• _Rows from a dataset_

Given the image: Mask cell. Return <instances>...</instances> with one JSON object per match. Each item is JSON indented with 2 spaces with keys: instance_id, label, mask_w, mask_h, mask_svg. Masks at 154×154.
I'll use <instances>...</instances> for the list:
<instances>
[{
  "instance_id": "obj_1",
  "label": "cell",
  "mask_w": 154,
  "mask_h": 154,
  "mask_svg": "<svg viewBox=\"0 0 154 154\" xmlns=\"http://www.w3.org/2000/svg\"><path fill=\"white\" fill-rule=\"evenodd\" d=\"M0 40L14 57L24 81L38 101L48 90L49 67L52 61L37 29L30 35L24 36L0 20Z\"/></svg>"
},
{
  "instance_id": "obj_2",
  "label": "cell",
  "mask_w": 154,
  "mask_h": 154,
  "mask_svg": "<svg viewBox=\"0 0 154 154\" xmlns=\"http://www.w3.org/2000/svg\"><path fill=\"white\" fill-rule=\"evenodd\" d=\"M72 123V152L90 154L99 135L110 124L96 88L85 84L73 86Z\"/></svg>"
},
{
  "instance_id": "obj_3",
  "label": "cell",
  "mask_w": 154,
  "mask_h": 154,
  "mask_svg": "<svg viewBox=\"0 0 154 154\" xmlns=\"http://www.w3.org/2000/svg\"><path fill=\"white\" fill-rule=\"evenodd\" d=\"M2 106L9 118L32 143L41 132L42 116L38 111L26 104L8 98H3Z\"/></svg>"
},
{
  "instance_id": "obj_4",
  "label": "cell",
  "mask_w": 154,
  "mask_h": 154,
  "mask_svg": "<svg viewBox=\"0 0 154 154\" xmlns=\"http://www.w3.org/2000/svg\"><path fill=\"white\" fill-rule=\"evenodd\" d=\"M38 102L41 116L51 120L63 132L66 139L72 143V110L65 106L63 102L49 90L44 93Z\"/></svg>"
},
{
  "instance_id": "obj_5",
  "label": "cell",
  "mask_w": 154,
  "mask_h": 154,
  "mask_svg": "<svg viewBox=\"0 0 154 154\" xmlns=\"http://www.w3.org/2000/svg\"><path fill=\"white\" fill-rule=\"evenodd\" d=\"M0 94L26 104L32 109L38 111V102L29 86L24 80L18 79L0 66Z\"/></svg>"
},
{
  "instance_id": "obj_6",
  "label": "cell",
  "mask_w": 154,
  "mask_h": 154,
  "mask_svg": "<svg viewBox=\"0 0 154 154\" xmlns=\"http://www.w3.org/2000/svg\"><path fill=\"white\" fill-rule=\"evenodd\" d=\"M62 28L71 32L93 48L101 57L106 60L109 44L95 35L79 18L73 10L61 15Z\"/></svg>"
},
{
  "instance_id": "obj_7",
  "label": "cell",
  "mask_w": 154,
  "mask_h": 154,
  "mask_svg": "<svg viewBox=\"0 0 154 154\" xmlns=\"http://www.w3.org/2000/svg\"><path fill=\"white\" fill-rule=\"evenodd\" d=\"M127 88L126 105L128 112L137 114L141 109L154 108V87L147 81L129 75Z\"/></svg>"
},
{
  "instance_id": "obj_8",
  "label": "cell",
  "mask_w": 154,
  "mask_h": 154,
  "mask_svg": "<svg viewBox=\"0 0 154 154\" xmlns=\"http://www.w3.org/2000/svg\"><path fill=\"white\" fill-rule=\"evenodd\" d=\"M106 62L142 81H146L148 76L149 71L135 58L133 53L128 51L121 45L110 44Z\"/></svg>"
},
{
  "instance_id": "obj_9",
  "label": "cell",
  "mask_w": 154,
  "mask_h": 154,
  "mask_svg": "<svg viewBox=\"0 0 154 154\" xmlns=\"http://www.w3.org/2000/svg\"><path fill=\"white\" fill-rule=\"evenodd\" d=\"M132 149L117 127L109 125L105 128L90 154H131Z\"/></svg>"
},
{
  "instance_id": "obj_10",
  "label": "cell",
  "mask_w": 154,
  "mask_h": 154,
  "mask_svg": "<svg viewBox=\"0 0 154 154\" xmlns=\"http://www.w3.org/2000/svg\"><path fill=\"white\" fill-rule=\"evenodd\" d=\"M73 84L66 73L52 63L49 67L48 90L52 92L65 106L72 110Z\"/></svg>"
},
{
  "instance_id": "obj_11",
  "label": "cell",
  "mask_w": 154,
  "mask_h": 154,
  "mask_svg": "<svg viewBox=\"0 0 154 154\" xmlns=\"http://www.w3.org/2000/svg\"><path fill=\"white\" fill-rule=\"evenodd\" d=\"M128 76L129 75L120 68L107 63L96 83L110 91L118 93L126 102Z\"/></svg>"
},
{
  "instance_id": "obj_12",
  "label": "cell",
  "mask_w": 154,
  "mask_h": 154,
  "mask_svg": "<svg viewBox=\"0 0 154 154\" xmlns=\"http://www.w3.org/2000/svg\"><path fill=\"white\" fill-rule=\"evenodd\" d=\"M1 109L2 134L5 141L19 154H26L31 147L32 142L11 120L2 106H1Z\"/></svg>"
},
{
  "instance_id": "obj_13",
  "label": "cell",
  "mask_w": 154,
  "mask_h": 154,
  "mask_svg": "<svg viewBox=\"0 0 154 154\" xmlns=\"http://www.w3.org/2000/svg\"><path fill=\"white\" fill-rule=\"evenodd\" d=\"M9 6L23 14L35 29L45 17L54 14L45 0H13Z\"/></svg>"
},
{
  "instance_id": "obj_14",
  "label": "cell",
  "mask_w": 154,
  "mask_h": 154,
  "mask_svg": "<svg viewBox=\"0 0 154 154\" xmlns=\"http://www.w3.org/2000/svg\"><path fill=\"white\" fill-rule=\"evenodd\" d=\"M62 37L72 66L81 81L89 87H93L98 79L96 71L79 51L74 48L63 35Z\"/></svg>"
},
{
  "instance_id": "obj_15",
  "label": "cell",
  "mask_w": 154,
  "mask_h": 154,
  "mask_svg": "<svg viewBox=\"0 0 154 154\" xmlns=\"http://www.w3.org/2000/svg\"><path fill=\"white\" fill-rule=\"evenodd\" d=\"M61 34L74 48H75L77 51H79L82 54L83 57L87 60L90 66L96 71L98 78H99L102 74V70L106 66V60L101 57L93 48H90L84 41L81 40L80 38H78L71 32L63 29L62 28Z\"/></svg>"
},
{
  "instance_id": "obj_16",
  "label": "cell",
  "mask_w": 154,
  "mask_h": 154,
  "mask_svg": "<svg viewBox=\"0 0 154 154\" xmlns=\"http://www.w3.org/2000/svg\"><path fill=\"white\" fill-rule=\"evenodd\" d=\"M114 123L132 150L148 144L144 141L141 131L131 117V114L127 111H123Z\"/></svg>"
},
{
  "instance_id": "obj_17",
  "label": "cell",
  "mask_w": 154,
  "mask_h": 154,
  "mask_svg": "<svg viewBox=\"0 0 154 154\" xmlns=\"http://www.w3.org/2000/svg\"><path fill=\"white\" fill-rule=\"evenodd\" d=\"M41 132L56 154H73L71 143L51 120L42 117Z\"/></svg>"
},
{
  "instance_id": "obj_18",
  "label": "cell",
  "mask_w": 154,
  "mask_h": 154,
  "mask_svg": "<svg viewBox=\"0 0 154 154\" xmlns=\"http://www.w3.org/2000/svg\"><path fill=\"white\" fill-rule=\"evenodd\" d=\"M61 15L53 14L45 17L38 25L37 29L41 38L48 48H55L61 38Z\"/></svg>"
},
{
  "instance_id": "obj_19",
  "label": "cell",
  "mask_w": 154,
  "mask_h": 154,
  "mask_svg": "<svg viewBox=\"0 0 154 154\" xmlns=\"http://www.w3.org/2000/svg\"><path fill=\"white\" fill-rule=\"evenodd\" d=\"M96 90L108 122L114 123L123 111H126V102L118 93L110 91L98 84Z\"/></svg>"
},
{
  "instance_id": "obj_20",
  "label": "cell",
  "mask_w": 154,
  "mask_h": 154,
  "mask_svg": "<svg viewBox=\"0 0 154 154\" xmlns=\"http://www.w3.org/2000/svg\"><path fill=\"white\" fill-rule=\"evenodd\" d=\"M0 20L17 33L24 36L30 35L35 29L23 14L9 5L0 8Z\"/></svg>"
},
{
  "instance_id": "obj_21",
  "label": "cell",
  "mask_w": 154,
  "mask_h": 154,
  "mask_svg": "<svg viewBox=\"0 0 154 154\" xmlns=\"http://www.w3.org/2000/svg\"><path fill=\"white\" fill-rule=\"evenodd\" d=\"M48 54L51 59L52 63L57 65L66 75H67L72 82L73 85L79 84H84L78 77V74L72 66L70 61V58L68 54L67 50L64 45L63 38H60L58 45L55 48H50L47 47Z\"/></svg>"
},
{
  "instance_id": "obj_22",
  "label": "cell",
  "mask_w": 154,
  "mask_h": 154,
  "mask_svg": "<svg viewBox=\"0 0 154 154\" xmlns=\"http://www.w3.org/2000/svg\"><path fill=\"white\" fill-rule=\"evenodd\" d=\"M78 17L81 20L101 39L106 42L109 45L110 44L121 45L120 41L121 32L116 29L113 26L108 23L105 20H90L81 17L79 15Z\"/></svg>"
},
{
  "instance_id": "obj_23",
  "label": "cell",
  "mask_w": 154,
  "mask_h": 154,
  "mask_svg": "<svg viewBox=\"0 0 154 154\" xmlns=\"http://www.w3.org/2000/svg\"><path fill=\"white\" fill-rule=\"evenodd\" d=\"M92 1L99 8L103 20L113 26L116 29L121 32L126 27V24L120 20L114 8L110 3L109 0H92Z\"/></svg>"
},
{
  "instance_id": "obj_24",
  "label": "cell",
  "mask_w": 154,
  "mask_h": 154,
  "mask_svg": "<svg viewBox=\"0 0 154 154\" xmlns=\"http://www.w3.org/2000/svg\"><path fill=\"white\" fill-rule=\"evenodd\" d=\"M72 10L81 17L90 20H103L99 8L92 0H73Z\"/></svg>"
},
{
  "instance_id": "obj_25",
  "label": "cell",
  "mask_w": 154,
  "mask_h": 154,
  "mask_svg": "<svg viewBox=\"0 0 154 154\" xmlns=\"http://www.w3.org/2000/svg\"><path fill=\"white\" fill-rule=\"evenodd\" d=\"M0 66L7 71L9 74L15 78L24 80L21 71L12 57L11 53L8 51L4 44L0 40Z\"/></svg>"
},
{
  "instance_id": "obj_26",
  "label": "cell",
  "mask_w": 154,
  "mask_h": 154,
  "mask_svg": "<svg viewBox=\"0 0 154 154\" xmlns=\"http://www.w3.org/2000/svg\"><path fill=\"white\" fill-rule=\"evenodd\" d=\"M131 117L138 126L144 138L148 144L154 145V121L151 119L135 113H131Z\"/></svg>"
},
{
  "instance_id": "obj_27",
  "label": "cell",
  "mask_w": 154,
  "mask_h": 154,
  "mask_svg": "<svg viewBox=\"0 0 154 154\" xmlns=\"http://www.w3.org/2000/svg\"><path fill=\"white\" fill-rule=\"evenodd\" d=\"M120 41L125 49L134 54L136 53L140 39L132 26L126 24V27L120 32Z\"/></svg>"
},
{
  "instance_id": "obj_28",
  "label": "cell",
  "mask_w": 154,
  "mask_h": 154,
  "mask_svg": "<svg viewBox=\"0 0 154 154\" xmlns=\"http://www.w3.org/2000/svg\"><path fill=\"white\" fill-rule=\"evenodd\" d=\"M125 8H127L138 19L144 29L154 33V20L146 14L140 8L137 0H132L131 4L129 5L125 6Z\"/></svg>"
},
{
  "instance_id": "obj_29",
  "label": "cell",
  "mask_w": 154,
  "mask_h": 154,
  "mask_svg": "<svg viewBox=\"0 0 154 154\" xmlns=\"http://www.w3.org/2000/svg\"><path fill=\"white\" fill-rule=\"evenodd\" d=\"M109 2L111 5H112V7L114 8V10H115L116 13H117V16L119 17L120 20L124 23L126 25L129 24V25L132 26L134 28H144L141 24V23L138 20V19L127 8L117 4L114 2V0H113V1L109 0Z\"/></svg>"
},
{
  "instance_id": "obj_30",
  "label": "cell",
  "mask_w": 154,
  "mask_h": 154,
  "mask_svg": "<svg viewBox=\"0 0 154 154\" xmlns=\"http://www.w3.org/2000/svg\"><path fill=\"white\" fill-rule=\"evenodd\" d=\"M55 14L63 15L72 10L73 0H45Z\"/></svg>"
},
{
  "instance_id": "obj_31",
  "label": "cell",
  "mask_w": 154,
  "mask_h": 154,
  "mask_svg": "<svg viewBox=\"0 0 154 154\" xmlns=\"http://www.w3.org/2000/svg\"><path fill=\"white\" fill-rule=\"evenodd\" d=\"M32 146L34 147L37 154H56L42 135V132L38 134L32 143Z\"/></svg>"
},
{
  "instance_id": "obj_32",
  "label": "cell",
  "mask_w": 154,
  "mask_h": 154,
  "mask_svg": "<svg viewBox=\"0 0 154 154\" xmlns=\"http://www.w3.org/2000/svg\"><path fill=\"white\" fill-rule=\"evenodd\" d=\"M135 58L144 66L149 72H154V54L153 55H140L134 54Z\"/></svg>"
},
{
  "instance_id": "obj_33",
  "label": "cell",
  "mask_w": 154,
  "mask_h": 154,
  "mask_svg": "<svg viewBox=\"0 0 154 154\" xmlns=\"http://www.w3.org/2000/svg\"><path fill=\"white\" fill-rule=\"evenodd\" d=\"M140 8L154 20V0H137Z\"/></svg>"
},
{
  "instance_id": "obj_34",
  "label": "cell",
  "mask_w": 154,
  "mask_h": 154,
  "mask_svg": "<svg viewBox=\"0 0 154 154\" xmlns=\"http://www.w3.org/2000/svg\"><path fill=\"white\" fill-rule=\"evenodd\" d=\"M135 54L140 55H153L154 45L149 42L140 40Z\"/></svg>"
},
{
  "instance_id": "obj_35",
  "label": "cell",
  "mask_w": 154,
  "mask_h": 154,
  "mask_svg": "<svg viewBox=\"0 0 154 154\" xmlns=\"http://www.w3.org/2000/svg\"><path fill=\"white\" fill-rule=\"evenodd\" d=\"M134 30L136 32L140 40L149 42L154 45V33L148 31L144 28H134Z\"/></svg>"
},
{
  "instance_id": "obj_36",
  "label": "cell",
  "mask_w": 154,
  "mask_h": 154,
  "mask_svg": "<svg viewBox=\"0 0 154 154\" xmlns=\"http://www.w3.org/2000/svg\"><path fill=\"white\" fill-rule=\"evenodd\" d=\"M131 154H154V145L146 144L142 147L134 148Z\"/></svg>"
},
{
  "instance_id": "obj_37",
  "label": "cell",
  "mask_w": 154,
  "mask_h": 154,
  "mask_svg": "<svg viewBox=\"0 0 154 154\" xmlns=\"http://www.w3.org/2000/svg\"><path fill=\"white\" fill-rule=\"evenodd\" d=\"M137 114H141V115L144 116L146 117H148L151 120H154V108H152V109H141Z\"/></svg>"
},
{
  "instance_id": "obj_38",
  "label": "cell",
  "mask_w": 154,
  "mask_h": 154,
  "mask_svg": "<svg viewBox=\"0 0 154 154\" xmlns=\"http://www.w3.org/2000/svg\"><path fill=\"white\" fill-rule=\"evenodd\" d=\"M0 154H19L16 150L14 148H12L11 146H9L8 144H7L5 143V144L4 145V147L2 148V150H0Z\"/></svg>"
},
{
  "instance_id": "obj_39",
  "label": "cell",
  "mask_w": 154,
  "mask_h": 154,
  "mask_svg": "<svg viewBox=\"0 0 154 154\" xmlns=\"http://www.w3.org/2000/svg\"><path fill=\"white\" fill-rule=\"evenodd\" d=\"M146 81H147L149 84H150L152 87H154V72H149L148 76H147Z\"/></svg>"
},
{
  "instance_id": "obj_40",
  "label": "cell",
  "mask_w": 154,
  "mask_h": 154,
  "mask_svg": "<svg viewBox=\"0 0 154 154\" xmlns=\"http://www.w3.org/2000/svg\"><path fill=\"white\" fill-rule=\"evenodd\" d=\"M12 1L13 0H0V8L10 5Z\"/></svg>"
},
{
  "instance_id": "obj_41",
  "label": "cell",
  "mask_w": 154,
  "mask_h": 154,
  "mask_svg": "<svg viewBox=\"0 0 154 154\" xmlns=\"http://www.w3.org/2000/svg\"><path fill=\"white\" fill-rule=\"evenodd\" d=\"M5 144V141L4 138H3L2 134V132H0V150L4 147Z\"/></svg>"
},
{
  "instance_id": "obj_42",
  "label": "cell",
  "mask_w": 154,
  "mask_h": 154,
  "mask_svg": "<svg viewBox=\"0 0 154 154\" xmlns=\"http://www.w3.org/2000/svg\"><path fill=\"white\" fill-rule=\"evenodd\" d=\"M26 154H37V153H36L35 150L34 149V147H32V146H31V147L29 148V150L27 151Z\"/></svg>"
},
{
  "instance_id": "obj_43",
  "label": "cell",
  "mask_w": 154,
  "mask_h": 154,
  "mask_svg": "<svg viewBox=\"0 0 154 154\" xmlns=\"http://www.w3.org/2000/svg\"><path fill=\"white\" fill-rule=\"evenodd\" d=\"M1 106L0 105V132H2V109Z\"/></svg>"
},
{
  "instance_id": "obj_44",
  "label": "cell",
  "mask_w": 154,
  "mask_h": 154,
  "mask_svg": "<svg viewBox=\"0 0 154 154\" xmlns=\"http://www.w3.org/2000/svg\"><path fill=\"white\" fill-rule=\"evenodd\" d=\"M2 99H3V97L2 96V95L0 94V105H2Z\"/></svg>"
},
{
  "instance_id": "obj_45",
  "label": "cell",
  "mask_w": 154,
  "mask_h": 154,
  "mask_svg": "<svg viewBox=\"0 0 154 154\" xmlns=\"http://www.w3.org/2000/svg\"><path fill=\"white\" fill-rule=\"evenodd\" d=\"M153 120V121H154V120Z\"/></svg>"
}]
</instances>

• _What you should do_
Pull out every line in the records that contains the string "instances".

• _Solution_
Given the image: Mask cell. Return <instances>...</instances> with one JSON object per match. Each item is JSON indented with 2 spaces with keys: instance_id, label, mask_w, mask_h, mask_svg. Masks at 154×154.
I'll use <instances>...</instances> for the list:
<instances>
</instances>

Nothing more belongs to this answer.